Pero en su sentido propiamente teológico, la teología de la liberación fue más que un recurso ideológico de las masas marginadas para justificar y potenciar su toma de conciencia como proletariado. Fue, pues, el fruto maduro de una historia de cinco siglos de cristianismo católico –y más recientemente protestante–, alimentado por la renovación eclesial del retorno a las fuentes de la vida teologal: la Biblia como palabra de Dios en la historia y la práctica de la fe unida a la justicia como criterio principal de interpretación del reinado de Dios en el corazón de la historia. Representa, además, la recepción colegial más acabada3 del aire de renovación que impulsó el concilio Vaticano II en la Iglesia católica romana para leer los signos de los tiempos de la sociedad moderna, urbana e industrial, dando testimonio de un cristianismo pastoral, comprometido con los sufrimientos y esperanzas de la humanidad para anunciar al Dios de la vida.
La teología de la liberación trató de ser así una respuesta comprometida a los tiempos de cambio y revolución que se vivían en el mundo de la segunda mitad del siglo XX. Por un lado, los movimientos sociales inspirados en la idea de revolución (sexual, social y política) anhelaban un cambio de modelo de sociedad que superara las discriminaciones de todo tipo. Por otro lado, las comunidades cristianas que vivían en las periferias marginadas de las capitales urbanas latinoamericanas y caribeñas, así como en el campo empobrecido, releyeron su historia a la luz de la palabra de Dios pero con ojos nuevos: desde una lectura popular de la Biblia, participativa a partir de una pedagogía del oprimido4, y generadora de nuevas formas de comunidad al estilo del cristianismo primitivo, como indicio del reinado de Dios en el corazón de las masas empobrecidas.

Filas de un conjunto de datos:
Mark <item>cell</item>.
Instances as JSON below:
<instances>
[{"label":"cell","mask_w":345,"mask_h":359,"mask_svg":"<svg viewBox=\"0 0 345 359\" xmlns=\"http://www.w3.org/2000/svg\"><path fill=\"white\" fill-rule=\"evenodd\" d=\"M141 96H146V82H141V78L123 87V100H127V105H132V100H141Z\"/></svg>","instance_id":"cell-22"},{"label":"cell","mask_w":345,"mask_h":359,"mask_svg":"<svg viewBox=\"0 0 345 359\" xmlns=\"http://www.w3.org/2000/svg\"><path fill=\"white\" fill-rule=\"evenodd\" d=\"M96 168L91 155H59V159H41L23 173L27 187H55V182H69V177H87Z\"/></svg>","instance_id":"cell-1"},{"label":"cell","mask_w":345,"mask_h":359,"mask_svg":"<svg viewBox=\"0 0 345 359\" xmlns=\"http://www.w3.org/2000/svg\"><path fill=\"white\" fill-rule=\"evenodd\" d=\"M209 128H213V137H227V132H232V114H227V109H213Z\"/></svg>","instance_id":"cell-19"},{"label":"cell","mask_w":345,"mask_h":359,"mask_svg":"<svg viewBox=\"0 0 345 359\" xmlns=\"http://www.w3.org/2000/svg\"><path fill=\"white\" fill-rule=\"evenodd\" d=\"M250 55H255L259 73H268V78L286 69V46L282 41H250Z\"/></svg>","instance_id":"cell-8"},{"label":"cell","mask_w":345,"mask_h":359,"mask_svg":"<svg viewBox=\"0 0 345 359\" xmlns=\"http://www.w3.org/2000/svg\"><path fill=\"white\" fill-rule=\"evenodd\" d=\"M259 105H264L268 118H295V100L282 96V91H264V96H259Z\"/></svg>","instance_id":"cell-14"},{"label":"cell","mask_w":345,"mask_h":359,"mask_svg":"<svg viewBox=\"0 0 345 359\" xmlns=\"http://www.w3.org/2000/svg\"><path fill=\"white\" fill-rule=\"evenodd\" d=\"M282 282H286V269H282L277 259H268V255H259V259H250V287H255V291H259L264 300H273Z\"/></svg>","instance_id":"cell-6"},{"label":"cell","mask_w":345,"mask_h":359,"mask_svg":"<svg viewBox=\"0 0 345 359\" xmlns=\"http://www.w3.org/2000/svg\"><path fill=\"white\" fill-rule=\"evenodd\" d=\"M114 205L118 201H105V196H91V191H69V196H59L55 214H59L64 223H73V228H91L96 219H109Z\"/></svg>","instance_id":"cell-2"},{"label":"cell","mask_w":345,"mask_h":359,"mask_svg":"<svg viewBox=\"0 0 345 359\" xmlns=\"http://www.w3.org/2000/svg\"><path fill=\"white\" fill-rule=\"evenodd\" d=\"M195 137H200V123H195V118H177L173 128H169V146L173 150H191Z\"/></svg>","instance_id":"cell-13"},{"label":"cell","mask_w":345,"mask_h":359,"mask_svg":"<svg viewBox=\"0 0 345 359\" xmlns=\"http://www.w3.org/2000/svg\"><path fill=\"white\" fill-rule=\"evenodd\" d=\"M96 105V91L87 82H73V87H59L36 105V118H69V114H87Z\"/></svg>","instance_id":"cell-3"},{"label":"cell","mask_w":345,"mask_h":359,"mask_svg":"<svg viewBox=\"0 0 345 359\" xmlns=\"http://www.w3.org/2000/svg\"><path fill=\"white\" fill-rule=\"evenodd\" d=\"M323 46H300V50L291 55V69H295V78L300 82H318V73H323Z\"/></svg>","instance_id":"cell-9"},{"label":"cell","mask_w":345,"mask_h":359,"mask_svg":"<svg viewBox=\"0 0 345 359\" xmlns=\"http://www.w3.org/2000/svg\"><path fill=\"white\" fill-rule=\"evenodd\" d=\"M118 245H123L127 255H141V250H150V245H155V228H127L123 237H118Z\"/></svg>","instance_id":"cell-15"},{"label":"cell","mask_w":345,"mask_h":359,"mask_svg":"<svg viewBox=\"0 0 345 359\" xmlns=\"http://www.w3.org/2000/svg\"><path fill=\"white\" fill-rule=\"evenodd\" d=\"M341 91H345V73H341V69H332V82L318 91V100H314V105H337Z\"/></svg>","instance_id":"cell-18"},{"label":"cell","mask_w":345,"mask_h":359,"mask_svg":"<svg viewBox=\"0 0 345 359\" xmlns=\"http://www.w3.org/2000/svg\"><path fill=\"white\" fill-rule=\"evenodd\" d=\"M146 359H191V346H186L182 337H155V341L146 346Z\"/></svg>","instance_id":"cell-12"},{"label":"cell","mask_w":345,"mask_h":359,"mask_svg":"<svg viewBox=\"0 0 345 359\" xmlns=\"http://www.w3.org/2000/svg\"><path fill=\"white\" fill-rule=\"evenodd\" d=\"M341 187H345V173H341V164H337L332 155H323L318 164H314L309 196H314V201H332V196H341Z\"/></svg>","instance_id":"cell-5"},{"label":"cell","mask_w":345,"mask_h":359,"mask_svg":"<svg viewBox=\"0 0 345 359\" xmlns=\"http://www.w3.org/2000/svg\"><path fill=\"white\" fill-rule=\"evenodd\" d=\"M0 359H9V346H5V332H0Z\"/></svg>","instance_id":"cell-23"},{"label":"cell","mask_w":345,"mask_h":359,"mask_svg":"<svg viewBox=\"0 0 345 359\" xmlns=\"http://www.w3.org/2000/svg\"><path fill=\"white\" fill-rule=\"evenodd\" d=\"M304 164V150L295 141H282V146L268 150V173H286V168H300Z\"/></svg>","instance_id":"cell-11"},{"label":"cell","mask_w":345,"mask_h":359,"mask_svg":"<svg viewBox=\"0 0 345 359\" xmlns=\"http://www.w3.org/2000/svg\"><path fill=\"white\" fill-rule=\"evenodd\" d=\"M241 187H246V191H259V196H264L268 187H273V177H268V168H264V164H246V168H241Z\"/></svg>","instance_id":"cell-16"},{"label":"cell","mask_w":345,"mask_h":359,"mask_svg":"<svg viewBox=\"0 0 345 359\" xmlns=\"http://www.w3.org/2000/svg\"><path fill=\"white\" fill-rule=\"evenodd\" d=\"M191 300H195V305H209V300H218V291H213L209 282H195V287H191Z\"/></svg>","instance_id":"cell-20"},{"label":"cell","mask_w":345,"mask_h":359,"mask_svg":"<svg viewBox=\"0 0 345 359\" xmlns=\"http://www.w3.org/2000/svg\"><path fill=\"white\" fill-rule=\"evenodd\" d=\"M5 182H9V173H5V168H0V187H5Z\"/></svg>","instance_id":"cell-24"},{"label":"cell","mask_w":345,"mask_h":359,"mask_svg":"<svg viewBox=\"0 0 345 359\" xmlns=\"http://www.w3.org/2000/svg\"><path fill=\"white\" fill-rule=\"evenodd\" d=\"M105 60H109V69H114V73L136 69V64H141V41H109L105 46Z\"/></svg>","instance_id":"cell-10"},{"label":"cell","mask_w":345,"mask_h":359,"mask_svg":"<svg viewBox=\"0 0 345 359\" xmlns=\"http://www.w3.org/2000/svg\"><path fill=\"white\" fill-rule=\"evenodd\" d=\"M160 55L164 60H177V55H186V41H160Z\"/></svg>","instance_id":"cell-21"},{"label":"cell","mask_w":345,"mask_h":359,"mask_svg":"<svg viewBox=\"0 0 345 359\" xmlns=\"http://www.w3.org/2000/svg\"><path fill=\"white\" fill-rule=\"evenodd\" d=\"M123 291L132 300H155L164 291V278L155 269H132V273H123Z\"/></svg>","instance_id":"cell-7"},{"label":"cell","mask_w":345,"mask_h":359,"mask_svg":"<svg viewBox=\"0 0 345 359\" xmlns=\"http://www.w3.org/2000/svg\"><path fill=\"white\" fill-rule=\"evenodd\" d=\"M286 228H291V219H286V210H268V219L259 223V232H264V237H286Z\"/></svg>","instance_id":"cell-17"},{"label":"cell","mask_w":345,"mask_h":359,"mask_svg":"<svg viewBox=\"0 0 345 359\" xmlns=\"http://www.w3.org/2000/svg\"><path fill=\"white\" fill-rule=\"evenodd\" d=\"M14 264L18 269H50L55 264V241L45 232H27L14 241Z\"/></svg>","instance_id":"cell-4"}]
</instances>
* * *
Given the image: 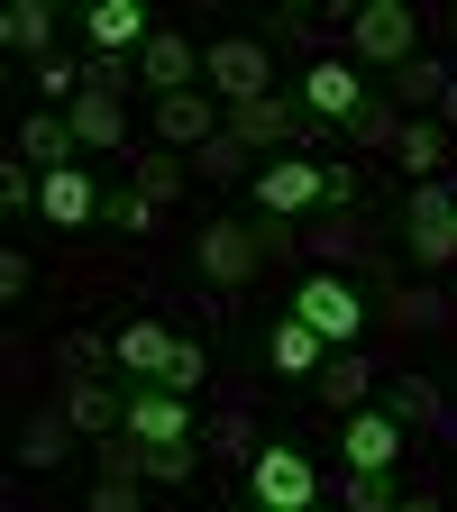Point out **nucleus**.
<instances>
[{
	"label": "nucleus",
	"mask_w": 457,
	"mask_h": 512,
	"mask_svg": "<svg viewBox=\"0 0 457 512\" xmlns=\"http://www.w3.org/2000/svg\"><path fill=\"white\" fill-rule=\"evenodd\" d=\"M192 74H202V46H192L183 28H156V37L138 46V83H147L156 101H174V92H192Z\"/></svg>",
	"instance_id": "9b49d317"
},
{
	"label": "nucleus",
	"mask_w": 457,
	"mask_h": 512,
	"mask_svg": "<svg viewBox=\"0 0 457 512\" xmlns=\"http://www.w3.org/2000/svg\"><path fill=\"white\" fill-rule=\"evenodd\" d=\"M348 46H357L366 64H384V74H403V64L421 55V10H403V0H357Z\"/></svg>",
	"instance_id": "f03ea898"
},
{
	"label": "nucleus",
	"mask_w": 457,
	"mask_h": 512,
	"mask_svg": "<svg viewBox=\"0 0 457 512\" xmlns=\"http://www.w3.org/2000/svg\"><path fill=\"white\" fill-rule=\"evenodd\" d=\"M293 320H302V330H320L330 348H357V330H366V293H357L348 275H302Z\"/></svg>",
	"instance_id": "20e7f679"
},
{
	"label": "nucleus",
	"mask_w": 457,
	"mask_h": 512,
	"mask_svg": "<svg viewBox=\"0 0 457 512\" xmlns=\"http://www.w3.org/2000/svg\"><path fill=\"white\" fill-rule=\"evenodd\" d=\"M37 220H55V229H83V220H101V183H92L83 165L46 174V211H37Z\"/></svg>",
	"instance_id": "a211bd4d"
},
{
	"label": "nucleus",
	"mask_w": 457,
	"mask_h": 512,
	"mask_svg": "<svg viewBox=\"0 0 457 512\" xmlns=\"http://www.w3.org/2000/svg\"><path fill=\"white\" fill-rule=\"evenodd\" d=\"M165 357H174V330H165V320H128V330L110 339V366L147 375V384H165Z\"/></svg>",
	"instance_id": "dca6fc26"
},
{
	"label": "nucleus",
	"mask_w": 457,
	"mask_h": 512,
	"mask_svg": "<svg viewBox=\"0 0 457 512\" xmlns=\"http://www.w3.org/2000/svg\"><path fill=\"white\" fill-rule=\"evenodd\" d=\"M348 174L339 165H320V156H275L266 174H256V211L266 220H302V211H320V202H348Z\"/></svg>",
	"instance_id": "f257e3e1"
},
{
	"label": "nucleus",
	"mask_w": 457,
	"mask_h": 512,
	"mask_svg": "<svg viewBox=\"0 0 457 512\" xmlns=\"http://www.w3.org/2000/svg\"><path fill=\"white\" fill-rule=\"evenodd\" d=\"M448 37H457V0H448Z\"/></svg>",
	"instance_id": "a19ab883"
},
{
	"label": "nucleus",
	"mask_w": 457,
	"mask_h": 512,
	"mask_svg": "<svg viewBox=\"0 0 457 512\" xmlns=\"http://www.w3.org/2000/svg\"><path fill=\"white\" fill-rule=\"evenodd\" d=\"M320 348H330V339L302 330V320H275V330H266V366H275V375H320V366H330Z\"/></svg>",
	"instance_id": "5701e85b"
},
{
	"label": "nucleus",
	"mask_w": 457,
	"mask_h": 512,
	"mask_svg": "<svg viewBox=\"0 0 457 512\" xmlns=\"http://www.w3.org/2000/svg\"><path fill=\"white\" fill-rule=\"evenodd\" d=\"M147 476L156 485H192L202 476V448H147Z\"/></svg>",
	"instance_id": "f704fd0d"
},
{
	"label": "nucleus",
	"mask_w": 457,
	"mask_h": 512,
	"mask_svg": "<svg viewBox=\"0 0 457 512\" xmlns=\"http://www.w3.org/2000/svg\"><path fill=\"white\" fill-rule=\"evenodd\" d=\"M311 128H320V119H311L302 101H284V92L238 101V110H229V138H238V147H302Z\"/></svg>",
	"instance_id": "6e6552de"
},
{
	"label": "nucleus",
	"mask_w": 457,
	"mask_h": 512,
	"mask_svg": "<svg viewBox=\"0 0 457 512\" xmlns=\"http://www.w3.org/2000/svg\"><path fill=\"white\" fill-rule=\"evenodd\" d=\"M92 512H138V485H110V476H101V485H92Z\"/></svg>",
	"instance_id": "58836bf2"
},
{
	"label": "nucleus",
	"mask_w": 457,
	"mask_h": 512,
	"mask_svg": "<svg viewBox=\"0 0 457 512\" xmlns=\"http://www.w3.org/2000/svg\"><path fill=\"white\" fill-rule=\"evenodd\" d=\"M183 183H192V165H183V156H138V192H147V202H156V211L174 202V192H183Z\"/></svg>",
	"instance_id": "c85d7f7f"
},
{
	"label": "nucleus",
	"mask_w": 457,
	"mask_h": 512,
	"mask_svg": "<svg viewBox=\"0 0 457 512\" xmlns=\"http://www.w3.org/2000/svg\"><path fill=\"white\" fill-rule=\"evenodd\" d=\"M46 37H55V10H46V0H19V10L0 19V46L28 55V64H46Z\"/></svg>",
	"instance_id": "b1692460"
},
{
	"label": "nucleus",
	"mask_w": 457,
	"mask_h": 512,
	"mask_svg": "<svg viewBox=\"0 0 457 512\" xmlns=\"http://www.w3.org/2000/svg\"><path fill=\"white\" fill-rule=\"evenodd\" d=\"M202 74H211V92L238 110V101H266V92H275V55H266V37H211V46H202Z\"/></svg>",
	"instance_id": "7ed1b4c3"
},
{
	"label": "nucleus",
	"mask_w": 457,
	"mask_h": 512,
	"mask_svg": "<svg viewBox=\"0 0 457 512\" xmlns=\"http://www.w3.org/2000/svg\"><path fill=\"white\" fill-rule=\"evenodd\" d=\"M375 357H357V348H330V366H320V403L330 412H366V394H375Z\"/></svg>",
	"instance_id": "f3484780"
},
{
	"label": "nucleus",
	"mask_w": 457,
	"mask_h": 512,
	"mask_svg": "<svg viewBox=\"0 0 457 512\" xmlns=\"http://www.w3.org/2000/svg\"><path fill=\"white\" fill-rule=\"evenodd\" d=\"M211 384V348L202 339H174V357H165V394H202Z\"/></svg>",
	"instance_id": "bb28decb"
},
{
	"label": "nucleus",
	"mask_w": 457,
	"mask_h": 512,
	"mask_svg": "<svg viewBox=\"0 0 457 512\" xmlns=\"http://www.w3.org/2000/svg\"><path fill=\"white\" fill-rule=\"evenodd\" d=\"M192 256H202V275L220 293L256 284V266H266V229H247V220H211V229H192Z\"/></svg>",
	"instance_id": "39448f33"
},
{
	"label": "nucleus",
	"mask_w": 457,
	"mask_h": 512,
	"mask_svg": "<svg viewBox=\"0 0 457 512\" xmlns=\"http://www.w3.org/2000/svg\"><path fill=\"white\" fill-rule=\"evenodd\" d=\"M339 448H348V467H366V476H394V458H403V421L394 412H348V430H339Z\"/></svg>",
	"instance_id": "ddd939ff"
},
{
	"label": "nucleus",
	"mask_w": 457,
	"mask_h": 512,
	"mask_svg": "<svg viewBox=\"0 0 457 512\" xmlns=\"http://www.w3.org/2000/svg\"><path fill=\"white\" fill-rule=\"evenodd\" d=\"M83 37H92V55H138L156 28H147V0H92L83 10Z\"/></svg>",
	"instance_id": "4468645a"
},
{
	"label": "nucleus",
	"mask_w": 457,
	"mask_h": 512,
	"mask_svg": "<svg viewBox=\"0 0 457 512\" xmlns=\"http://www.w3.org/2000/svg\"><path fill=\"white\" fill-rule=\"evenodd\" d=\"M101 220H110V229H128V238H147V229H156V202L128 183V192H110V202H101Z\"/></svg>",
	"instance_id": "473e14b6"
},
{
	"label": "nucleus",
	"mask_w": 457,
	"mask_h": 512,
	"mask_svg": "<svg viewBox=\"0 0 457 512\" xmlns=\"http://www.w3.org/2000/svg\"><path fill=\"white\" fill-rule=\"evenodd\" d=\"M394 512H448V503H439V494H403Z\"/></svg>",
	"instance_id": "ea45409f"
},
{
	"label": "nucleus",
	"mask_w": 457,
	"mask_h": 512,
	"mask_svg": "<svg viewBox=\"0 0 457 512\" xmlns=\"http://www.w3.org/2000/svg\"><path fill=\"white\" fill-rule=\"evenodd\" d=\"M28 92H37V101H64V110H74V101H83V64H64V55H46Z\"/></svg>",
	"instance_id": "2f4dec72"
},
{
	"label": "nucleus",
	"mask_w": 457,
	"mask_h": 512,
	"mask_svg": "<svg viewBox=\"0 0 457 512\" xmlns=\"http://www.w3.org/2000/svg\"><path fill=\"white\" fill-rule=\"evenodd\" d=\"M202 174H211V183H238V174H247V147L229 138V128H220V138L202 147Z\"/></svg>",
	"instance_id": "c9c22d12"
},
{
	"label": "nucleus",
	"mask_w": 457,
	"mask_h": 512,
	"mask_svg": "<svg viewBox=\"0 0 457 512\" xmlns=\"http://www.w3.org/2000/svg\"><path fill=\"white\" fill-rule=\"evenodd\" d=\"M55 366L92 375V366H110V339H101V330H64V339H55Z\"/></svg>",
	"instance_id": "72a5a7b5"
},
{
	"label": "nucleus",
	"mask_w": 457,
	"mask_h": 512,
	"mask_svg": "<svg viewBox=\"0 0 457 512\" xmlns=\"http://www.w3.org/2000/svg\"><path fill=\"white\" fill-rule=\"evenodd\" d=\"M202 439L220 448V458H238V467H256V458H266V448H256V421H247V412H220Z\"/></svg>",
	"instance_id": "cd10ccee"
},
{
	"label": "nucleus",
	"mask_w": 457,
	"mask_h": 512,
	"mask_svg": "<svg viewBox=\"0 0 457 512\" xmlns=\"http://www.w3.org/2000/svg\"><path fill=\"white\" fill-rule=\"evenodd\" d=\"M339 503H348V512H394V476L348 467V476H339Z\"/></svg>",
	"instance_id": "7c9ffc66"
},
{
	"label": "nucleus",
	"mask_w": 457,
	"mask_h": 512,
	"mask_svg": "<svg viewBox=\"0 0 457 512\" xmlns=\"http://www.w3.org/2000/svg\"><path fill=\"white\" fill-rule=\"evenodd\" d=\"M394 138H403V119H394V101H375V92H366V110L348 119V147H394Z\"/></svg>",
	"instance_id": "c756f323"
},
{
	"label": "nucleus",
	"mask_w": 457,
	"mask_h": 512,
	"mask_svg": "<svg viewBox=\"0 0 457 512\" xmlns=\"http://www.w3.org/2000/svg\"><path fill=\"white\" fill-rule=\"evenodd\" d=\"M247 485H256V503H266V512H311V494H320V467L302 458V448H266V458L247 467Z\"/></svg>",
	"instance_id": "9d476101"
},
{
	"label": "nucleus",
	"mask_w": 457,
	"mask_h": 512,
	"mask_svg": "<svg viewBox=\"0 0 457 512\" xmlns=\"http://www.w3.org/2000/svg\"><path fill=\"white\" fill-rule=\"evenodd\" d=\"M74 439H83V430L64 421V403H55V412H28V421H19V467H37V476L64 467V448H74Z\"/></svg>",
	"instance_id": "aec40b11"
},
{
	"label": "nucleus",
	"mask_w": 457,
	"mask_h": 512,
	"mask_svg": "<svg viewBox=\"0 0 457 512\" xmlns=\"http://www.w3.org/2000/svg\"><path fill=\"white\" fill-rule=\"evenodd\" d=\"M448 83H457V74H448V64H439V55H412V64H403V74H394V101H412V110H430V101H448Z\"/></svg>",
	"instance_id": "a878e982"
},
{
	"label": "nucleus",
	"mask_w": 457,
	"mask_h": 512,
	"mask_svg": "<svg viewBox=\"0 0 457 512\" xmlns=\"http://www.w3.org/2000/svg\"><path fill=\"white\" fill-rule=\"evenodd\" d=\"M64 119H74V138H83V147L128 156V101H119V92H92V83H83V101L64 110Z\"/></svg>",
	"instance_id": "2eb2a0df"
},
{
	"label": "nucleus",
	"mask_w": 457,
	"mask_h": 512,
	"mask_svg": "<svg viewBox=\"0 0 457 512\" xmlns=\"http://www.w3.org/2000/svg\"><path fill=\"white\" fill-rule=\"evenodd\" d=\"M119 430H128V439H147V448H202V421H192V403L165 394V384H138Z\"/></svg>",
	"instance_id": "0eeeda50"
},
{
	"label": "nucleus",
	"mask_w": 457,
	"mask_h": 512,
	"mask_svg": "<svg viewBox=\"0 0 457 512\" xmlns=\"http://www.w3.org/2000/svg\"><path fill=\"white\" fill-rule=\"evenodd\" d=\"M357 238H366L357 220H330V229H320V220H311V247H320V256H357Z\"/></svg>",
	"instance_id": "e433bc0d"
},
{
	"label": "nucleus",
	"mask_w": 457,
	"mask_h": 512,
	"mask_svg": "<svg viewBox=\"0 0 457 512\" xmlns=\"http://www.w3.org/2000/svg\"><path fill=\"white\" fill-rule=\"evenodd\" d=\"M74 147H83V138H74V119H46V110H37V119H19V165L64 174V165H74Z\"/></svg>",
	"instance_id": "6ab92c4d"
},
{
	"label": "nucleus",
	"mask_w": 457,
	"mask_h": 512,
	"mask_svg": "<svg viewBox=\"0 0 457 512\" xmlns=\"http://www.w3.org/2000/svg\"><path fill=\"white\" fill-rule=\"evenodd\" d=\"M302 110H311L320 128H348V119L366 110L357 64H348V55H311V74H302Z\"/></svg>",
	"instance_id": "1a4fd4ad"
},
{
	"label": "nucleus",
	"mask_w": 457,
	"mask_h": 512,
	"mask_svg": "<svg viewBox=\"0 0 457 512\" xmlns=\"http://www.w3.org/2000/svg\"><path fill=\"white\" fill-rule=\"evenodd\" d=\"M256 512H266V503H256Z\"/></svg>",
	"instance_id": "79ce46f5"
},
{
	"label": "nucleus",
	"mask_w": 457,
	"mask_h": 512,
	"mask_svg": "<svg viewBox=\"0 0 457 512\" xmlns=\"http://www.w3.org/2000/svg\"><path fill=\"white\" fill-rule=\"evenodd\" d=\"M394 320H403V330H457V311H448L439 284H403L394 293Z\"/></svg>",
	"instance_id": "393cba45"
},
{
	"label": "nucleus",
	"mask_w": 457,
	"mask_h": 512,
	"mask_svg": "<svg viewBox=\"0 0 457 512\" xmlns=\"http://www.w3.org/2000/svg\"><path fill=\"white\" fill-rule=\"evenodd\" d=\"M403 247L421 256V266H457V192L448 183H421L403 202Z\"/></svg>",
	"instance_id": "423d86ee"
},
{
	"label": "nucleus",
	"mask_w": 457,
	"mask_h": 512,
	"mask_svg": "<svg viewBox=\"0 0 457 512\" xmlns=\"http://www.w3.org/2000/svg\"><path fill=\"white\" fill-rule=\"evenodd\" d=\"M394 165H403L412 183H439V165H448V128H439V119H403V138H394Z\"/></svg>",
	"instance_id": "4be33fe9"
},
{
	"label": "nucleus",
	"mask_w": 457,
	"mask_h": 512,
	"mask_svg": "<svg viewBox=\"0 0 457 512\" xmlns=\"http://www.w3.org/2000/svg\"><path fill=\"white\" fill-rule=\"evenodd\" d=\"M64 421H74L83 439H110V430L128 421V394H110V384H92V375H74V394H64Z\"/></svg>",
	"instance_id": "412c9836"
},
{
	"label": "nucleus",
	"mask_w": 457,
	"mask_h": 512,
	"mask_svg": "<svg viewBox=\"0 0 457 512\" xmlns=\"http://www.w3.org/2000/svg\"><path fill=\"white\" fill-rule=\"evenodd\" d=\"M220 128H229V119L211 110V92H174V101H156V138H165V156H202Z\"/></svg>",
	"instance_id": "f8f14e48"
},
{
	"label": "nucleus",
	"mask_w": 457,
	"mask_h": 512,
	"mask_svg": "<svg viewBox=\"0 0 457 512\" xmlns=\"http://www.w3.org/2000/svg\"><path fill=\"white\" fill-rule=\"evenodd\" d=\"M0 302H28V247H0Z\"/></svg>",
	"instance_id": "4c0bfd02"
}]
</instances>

INDICACIÓN: Copia al pie de la letra el pasaje del texto sobre la teología de la liberación que va desde "La teología de la liberación trató" hasta "las masas empobrecidas.", incluido este último.

RESPUESTA A CONTINUACIÓN:
La teología de la liberación trató de ser así una respuesta comprometida a los tiempos de cambio y revolución que se vivían en el mundo de la segunda mitad del siglo XX. Por un lado, los movimientos sociales inspirados en la idea de revolución (sexual, social y política) anhelaban un cambio de modelo de sociedad que superara las discriminaciones de todo tipo. Por otro lado, las comunidades cristianas que vivían en las periferias marginadas de las capitales urbanas latinoamericanas y caribeñas, así como en el campo empobrecido, releyeron su historia a la luz de la palabra de Dios pero con ojos nuevos: desde una lectura popular de la Biblia, participativa a partir de una pedagogía del oprimido4, y generadora de nuevas formas de comunidad al estilo del cristianismo primitivo, como indicio del reinado de Dios en el corazón de las masas empobrecidas.